2. Building the complex predictive function is the job of the boosting algorithm, not the weak learner being boosted. 

This approach allows for the creation of a strong learner from many simple models, rather than relying on a single complex model that may be prone to overfitting.

### Q5. What is the intuition behind the Gradient Boosting algorithm?

**Ans-** 
The intuition behind the Gradient Boosting algorithm is to iteratively improve the predictions of a model by training additional models that focus on the areas where the previous models performed poorly. This is done by combining multiple weak learners, which are simple models that perform only slightly better than random chance, to form a strong learner.

### Q6. How does Gradient Boosting algorithm build an ensemble of weak learners?

**Ans-** The Gradient Boosting algorithm builds an ensemble of weak learners by iteratively training additional models that focus on the areas where the previous models performed poorly. This is done by combining multiple weak learners, which are simple models that perform only slightly better than random chance, to form a strong learner.

### Q7. What are the steps involved in constructing the mathematical intuition of Gradient Boosting algorithm?

**Ans-**
The mathematical intuition behind the Gradient Boosting algorithm involves several steps. Here is a brief overview of the process:

1. Define an initial model: An initial model m0 is defined to predict the target variable y. This model will be associated with a residual (y – R0).

2. Fit a new model to the residuals: A new model m1 is fit to the residuals from the previous step.

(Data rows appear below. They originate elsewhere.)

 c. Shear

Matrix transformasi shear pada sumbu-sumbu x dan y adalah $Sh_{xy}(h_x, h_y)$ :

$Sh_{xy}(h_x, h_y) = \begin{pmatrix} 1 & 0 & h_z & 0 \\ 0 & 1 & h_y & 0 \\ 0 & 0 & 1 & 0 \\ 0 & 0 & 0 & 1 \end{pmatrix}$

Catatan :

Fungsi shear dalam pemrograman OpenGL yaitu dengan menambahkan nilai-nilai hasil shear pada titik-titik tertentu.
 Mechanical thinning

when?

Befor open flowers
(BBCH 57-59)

3. Combine the models: Now, R0 and m1 are combined to give R1, the boosted version of R0. The mean squared error from m1 will be lower than that from m0.

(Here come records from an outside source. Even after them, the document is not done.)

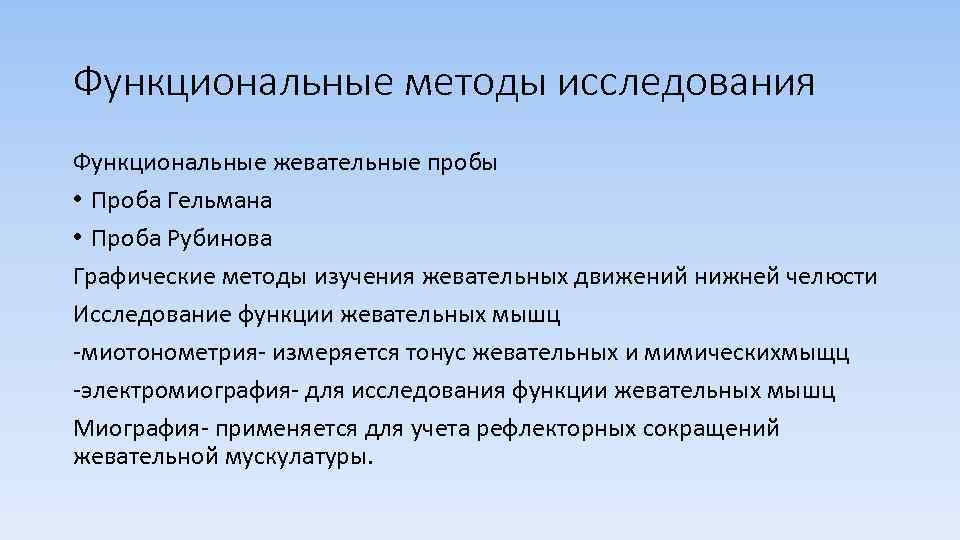 Функциональные методы исследования

Функциональные жевательные пробы

• Проба Гельмана

• Проба Рубинова

Графические методы изучения жевательных движений нижней челюсти

Исследование функции жевательных мышц

-миотонометрия- измеряется тонус жевательных и мимическихмыщц

-электромиография- для исследования функции жевательных мышц

Миография- применяется для учета рефлекторных сокращений жевательной мускулатуры.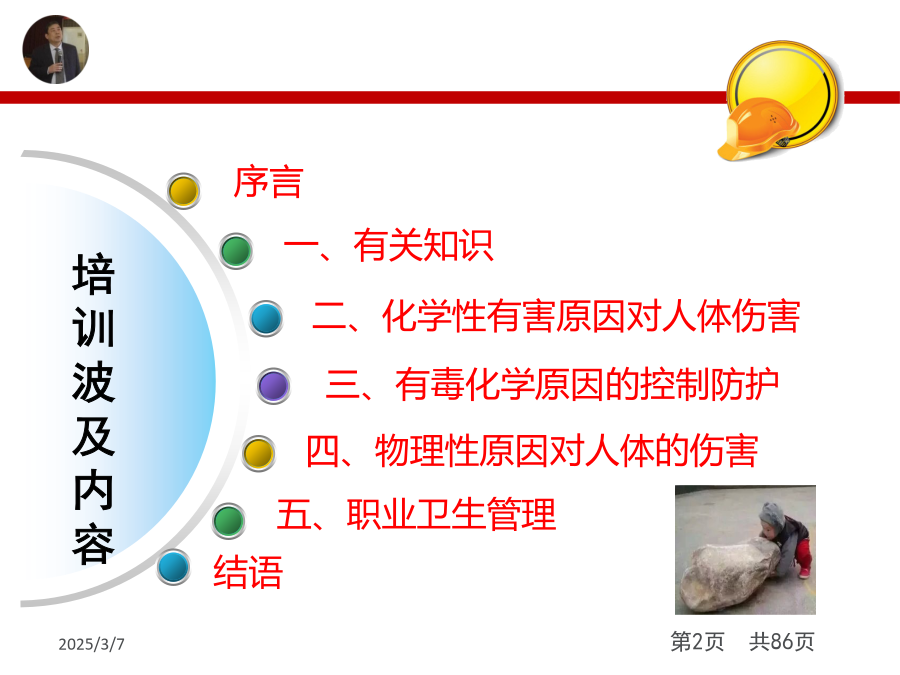 培训波及内容

序言

一、有关知识

二、化学性有害原因对人体伤害

三、有毒化学原因的控制防护

四、物理性原因对人体的伤害

五、职业卫生管理

结语

2025/3/7

第2页 共86页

The process is repeated iteratively, with each new model being fit to the residuals of the previous model and then combined with the previous models to form a stronger learner. The goal is to gradually improve the predictions of the model by making small adjustments to the prediction function in a slow and controlled manner, in order to combat overfitting2.